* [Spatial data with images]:

+--

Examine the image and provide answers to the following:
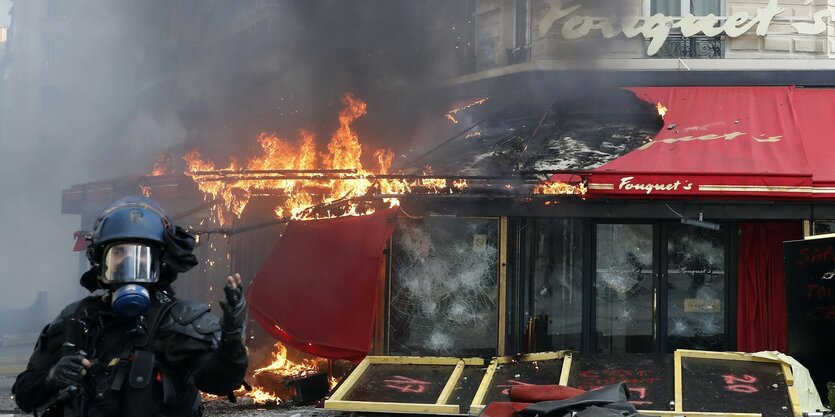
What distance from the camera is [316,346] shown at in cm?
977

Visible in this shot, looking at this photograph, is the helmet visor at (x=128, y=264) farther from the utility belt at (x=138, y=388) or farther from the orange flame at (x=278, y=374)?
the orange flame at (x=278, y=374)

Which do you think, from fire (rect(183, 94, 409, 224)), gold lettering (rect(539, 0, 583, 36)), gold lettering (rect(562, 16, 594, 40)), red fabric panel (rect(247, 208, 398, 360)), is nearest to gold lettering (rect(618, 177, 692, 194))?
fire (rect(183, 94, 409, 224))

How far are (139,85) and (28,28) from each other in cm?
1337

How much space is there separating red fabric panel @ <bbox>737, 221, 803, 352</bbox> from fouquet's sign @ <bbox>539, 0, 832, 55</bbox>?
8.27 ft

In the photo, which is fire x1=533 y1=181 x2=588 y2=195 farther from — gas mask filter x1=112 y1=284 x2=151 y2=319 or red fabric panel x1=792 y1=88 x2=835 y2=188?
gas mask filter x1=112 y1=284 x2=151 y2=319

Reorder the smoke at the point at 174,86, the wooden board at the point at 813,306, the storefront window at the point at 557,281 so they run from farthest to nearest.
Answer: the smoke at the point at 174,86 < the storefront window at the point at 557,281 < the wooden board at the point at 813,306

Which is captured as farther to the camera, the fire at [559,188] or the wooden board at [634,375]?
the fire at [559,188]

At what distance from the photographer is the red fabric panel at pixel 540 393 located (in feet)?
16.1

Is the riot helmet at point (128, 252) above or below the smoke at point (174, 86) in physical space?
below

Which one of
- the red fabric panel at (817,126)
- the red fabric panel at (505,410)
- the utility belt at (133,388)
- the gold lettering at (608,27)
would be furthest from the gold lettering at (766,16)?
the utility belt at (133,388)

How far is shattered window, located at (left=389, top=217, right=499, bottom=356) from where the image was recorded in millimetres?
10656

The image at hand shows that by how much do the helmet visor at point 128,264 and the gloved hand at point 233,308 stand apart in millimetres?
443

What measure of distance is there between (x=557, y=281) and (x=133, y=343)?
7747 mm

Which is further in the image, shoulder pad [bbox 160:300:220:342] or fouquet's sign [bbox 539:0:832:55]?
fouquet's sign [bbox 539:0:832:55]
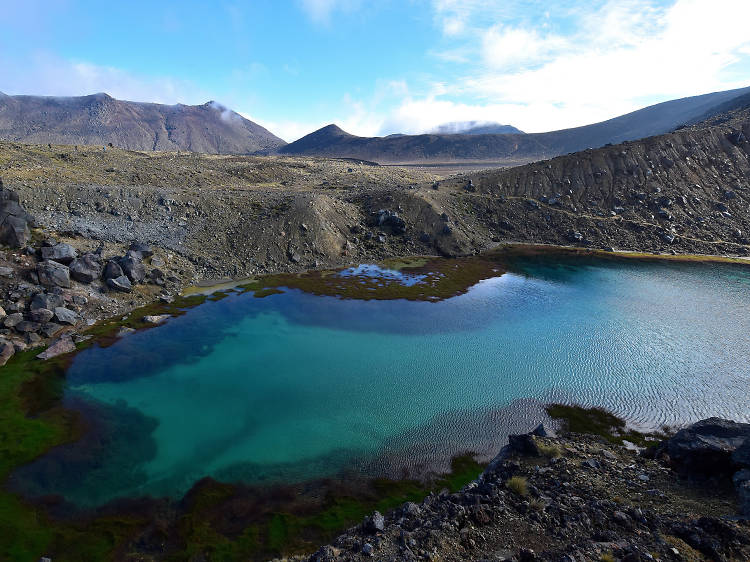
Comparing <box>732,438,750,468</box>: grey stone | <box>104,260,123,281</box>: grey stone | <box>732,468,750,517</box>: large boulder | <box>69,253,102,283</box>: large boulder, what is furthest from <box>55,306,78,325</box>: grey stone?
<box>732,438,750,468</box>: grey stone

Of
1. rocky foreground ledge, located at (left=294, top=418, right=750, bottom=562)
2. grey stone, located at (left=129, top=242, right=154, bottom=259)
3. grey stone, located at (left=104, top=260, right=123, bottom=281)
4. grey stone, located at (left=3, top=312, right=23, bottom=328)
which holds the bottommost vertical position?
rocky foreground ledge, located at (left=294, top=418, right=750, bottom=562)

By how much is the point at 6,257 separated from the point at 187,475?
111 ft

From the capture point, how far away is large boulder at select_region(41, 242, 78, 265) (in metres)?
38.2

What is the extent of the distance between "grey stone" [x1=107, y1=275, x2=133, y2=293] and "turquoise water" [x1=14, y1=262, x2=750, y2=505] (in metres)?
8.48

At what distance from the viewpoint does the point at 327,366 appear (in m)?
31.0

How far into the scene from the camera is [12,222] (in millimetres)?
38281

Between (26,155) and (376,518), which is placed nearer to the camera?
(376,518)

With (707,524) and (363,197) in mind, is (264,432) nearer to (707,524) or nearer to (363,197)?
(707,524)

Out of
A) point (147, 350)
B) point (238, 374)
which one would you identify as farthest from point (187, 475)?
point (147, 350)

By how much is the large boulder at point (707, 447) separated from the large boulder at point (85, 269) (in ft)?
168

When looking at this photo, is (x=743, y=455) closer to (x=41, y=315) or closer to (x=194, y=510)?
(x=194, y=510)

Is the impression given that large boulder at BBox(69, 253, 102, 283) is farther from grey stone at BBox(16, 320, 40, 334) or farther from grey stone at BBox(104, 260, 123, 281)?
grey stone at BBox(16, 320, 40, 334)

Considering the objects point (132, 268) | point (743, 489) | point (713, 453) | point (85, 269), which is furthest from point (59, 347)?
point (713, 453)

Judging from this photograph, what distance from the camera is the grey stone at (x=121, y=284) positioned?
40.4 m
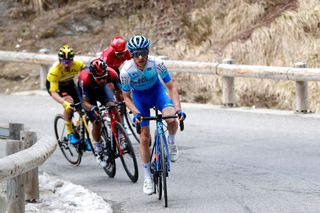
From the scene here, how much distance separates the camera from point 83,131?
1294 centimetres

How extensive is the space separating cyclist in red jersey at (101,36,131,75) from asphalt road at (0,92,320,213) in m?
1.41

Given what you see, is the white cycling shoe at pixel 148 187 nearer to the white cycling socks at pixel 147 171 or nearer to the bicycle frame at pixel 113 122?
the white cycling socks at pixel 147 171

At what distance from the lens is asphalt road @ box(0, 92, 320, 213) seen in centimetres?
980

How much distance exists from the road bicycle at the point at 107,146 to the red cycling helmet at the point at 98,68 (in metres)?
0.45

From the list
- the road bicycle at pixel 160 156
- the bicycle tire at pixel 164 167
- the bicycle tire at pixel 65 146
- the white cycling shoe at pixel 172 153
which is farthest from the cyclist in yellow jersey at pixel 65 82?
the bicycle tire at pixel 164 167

+--

* [Aim]: Write out every one of the entries above word for word, leaving out the pictures.

* [Task result]:
Examine the image and provide answers to the following:
What distance from the camera is [316,346] shown at in cm?
977

Visible in this shot, looking at this photograph, is the helmet visor at (x=128, y=264) farther from the utility belt at (x=138, y=388) or farther from the orange flame at (x=278, y=374)?
the orange flame at (x=278, y=374)

Which do you think, from fire (rect(183, 94, 409, 224)), gold lettering (rect(539, 0, 583, 36)), gold lettering (rect(562, 16, 594, 40)), red fabric panel (rect(247, 208, 398, 360)), is nearest to gold lettering (rect(618, 177, 692, 194))?
fire (rect(183, 94, 409, 224))

How far are (139,85) and (28,28) from each other in cm?
1337

How much space is there separating red fabric panel @ <bbox>737, 221, 803, 352</bbox> from fouquet's sign @ <bbox>539, 0, 832, 55</bbox>?
8.27 ft

In the photo, which is fire x1=533 y1=181 x2=588 y2=195 farther from — gas mask filter x1=112 y1=284 x2=151 y2=319 or red fabric panel x1=792 y1=88 x2=835 y2=188?
gas mask filter x1=112 y1=284 x2=151 y2=319

Reorder the smoke at the point at 174,86, the wooden board at the point at 813,306, the storefront window at the point at 557,281 so they run from farthest to nearest.
Answer: the smoke at the point at 174,86 < the storefront window at the point at 557,281 < the wooden board at the point at 813,306

Which is captured as farther to the camera, the fire at [559,188] or the wooden board at [634,375]?
the fire at [559,188]

At what distance from the photographer is the red fabric panel at pixel 540 393 located (in feet)?
16.1

Is the riot helmet at point (128, 252) above or below the smoke at point (174, 86) in physical space?
below

Which one of
- the red fabric panel at (817,126)
- the red fabric panel at (505,410)
- the utility belt at (133,388)
- the gold lettering at (608,27)
would be furthest from the gold lettering at (766,16)?
the utility belt at (133,388)

How far is shattered window, located at (left=389, top=217, right=499, bottom=356) from where the image was recorded in millimetres?
10656

The image at hand shows that by how much do the helmet visor at point 128,264 and the gloved hand at point 233,308 stand apart in millimetres?
443

What measure of distance is there between (x=557, y=281) and (x=133, y=343)?
7747 mm

Which is further in the image, shoulder pad [bbox 160:300:220:342] or fouquet's sign [bbox 539:0:832:55]?
fouquet's sign [bbox 539:0:832:55]
Comparing <box>732,438,750,468</box>: grey stone | <box>104,260,123,281</box>: grey stone | <box>732,468,750,517</box>: large boulder | <box>69,253,102,283</box>: large boulder, what is furthest from <box>55,306,78,325</box>: grey stone?
<box>732,438,750,468</box>: grey stone

Of
1. rocky foreground ledge, located at (left=294, top=418, right=750, bottom=562)
2. grey stone, located at (left=129, top=242, right=154, bottom=259)
3. grey stone, located at (left=104, top=260, right=123, bottom=281)
4. grey stone, located at (left=3, top=312, right=23, bottom=328)
which holds the bottommost vertical position?
rocky foreground ledge, located at (left=294, top=418, right=750, bottom=562)

By how much is the point at 6,257 separated from the point at 187,475?
111 ft

From the capture point, how far away is large boulder at select_region(41, 242, 78, 265) (in metres)?
38.2

What is the extent of the distance between "grey stone" [x1=107, y1=275, x2=133, y2=293] and "turquoise water" [x1=14, y1=262, x2=750, y2=505] (in metres)?
8.48

At what distance from the viewpoint does the point at 327,366 appear (in m)?
31.0

How far into the scene from the camera is [12,222] (in millimetres)?
38281

Between (26,155) and (376,518), which is placed nearer to the camera?
(376,518)

With (707,524) and (363,197) in mind, is (264,432) nearer to (707,524) or nearer to (363,197)?
(707,524)

Out of
A) point (147, 350)
B) point (238, 374)
which one would you identify as farthest from point (187, 475)?
point (147, 350)

By how much is the large boulder at point (707, 447) separated from the large boulder at point (85, 269) (in ft)?
168

When looking at this photo, is (x=743, y=455) closer to (x=41, y=315) or closer to (x=194, y=510)?
(x=194, y=510)

Is the impression given that large boulder at BBox(69, 253, 102, 283) is farther from grey stone at BBox(16, 320, 40, 334) or farther from grey stone at BBox(104, 260, 123, 281)?
grey stone at BBox(16, 320, 40, 334)

Considering the objects point (132, 268) | point (743, 489) | point (713, 453) | point (85, 269), which is furthest from point (59, 347)?
point (713, 453)

Judging from this photograph, what distance from the camera is the grey stone at (x=121, y=284) positioned?
40.4 m
From the scene here, how much distance separates the camera from point 83,131?
1294 centimetres

How extensive is the space separating cyclist in red jersey at (101,36,131,75) from asphalt road at (0,92,320,213) in m?
1.41

Given what you see, is the white cycling shoe at pixel 148 187 nearer to the white cycling socks at pixel 147 171 or nearer to the bicycle frame at pixel 113 122?
the white cycling socks at pixel 147 171

At what distance from the lens is asphalt road @ box(0, 92, 320, 213) seen in centimetres?
980

How much distance exists from the road bicycle at the point at 107,146 to the red cycling helmet at the point at 98,68 (in metres)?
0.45

From the list
- the road bicycle at pixel 160 156
- the bicycle tire at pixel 164 167
- the bicycle tire at pixel 65 146
- the white cycling shoe at pixel 172 153
which is farthest from the cyclist in yellow jersey at pixel 65 82?
the bicycle tire at pixel 164 167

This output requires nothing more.